The name of Stresa appeared for the first time written on a sales card dated January 15 in the year 998 as “STRIXSYA” and the same year a historical parchment bore the name Strixia, later it became Strexia and only much later the more familiar Stresa.
The Comune, or municipal township and its territory are divided into four areas, partly coastal, partly insular, partly hilly and partly mountainous.
The coastal part overlooks Lake Maggiore, with its charming town centre, and the hamlet of Carciano, the insular part includes three of the four Borromean Islands (Madre, Bella, Pescatori).
The hills include a series of picturesque little villages and hamlets high above Lake Maggiore (Levo, Binda, Campino, Passera, Someraro, Vedasco, Brisino and Magognino).
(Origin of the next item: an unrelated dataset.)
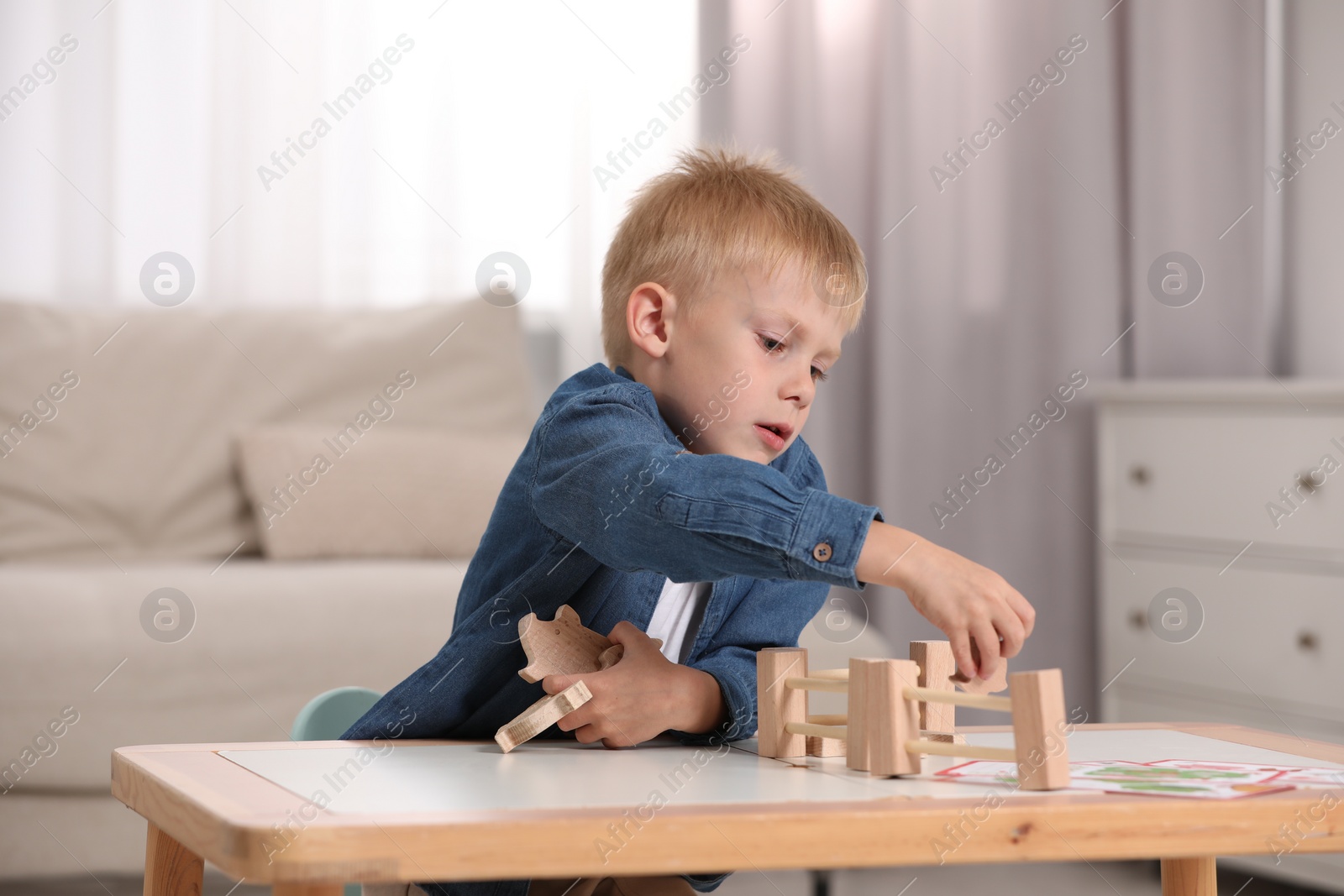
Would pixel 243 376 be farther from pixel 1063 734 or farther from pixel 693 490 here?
pixel 1063 734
The mountain part includes the popular local ski resort of Mottarone, the mountain pastures and the Alpinia botanical garden.
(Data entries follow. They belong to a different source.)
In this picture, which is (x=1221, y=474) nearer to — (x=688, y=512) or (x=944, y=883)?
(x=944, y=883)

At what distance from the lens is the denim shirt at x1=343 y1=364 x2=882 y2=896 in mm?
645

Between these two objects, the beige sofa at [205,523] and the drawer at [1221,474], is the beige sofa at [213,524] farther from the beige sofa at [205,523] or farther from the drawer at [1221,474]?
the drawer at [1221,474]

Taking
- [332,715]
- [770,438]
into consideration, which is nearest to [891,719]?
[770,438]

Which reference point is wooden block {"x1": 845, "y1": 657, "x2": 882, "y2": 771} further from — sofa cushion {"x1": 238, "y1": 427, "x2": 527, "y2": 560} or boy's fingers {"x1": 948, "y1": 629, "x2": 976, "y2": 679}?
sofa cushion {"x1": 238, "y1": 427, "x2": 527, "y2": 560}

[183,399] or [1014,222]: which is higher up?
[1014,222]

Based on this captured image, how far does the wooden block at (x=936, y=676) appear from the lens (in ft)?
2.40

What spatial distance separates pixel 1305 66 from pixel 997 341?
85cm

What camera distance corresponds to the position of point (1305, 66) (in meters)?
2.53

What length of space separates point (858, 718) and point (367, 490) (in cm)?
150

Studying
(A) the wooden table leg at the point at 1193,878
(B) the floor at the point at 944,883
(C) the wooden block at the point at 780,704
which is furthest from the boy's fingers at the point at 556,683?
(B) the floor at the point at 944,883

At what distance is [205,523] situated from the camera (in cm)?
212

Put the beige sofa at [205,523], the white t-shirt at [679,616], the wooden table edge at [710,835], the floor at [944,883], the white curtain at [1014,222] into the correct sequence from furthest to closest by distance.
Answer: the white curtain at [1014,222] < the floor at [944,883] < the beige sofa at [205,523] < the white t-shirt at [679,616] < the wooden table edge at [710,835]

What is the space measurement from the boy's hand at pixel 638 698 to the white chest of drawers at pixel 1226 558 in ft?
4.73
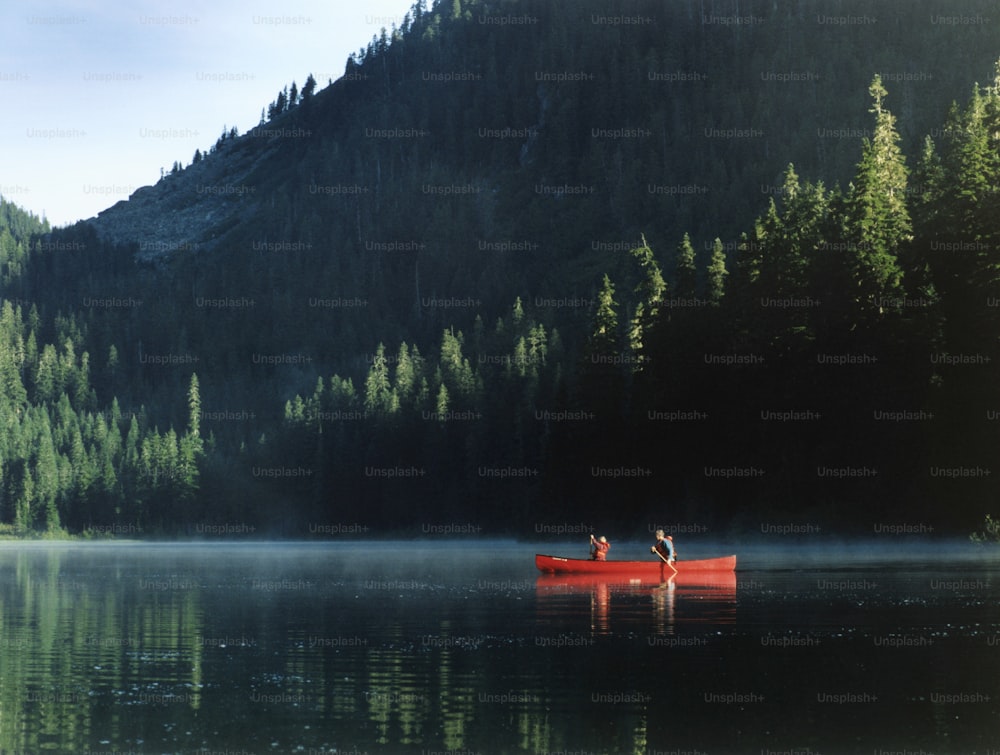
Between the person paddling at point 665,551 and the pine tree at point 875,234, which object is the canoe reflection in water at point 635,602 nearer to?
the person paddling at point 665,551

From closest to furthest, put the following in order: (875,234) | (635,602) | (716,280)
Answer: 1. (635,602)
2. (875,234)
3. (716,280)

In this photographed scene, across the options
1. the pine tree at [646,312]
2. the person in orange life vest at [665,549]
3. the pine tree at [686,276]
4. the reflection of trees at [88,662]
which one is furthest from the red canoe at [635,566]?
the pine tree at [686,276]

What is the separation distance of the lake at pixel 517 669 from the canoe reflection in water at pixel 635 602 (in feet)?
0.63

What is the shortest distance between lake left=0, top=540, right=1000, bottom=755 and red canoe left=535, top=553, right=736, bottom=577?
2459 millimetres

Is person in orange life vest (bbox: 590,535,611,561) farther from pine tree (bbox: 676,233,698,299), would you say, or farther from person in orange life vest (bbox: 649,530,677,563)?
pine tree (bbox: 676,233,698,299)

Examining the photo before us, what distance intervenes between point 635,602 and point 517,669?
18.8m

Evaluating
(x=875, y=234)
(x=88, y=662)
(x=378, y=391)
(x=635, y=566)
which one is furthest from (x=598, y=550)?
(x=378, y=391)

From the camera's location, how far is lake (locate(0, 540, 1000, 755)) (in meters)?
21.8

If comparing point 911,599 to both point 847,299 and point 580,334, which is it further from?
point 580,334

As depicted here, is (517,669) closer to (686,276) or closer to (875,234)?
(875,234)

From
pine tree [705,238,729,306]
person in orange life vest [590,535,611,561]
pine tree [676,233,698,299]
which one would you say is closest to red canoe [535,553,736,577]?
person in orange life vest [590,535,611,561]

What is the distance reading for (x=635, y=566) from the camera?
5894cm

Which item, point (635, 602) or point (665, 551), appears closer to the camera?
point (635, 602)

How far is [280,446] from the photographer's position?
198m
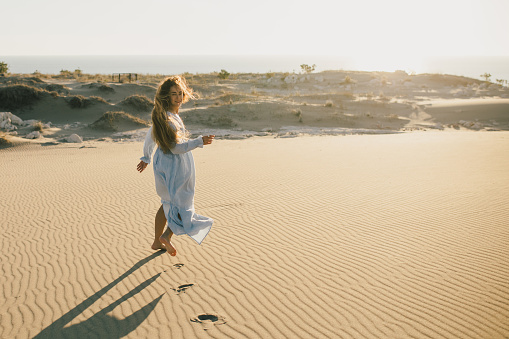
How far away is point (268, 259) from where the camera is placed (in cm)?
486

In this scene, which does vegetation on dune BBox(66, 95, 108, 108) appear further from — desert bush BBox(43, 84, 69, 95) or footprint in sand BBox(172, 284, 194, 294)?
footprint in sand BBox(172, 284, 194, 294)

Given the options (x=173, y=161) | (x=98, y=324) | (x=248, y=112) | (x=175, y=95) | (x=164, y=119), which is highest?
(x=175, y=95)

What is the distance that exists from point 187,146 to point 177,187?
0.48 meters

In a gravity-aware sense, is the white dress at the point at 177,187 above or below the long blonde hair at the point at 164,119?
below

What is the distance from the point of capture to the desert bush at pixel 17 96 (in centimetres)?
2241

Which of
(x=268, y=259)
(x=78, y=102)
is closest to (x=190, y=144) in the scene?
(x=268, y=259)

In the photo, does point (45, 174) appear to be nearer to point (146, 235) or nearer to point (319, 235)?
point (146, 235)

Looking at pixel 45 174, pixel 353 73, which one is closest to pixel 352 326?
pixel 45 174

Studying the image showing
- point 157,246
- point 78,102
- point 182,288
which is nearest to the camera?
point 182,288

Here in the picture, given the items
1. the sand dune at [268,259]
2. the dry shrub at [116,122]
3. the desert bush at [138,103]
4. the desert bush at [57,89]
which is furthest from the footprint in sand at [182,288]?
the desert bush at [57,89]

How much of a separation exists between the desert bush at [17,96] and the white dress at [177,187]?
2195cm

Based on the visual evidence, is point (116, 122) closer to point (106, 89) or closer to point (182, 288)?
point (106, 89)

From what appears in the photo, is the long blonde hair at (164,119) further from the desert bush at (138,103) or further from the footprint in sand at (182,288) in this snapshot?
the desert bush at (138,103)

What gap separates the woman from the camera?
13.3ft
The cable car connection goes up to the peak, 1491 metres above sea level, with its ski-lifts.
Music weeks in Stresa
Stresa’s music weeks go back to 1961 thanks to Italo Trentinaglia de Daverio, a lawyer of noble birth from Venice, who had always lived in close contact with music.
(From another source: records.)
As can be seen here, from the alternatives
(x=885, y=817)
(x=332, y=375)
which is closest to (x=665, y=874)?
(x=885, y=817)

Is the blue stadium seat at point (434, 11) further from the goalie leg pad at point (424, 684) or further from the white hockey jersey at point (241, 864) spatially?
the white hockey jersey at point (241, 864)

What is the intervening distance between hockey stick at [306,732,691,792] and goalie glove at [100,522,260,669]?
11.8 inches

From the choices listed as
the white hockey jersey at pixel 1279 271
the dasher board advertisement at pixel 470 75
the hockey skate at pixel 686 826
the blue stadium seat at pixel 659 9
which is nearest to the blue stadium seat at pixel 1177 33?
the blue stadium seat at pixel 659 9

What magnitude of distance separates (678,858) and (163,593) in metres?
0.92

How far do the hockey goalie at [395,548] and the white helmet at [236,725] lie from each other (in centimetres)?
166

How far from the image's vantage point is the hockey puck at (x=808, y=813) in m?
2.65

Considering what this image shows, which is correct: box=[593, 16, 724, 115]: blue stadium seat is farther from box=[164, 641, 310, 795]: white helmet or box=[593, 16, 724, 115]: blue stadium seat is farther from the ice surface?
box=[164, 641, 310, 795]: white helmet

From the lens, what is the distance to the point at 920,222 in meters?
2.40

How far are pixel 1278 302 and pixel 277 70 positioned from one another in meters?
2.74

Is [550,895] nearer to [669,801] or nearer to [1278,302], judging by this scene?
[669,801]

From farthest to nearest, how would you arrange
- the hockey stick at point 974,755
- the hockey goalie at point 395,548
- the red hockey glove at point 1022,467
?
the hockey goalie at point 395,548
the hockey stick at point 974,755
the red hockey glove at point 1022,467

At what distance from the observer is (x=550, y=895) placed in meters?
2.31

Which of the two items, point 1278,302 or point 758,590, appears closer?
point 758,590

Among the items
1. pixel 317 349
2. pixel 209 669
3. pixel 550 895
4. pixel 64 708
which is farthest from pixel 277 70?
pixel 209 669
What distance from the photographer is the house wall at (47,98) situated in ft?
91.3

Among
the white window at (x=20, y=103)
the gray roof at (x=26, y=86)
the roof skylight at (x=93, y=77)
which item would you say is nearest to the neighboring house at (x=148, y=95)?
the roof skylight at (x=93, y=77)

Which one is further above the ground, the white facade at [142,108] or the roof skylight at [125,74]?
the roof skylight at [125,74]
His father, Erardo, had made a career of music and was Director General of the famous Milan theatre La Scala, superintendent of theVenice’s Fenice and also a composer. The Trentinaglia family owned a villa in Stresa where illustrious musicians and writers often met, among whom Arturo Toscanini, Umberto Giordano and Gianandrea Gavazzeni, all attracted by the natural beauties of Lake Maggiore.
During one of his stays in the family villa, in the autumn of 1961, Italo Trentinaglia decided to create an annual event, one which would make Stresa the seat of an international classical music festival such as those which have made several of Europe’s most beautiful locations even more famous.
On 27 August 1962 Stresa’s Musical weeks were inaugurated with a concert performed by the Orchestra of the Theatre La Scala, directed by Nino Sanzogno; some of the world’s most famous musicians have performed in following editions of the event.
The young winners of the musical competition, held during the Musical Weeks, have gone one to become world famous concert performers, such as Michele Campanella, Garrick Ohlsson, Christoph Eschenbach, Murray Perrahia, Jeffrey Swann, and more recently Andrea Lucchesini, Maurizio Zanini and Nikolaj Znaider.
The Stresa Music Weeks are part of the European Association of Festivals.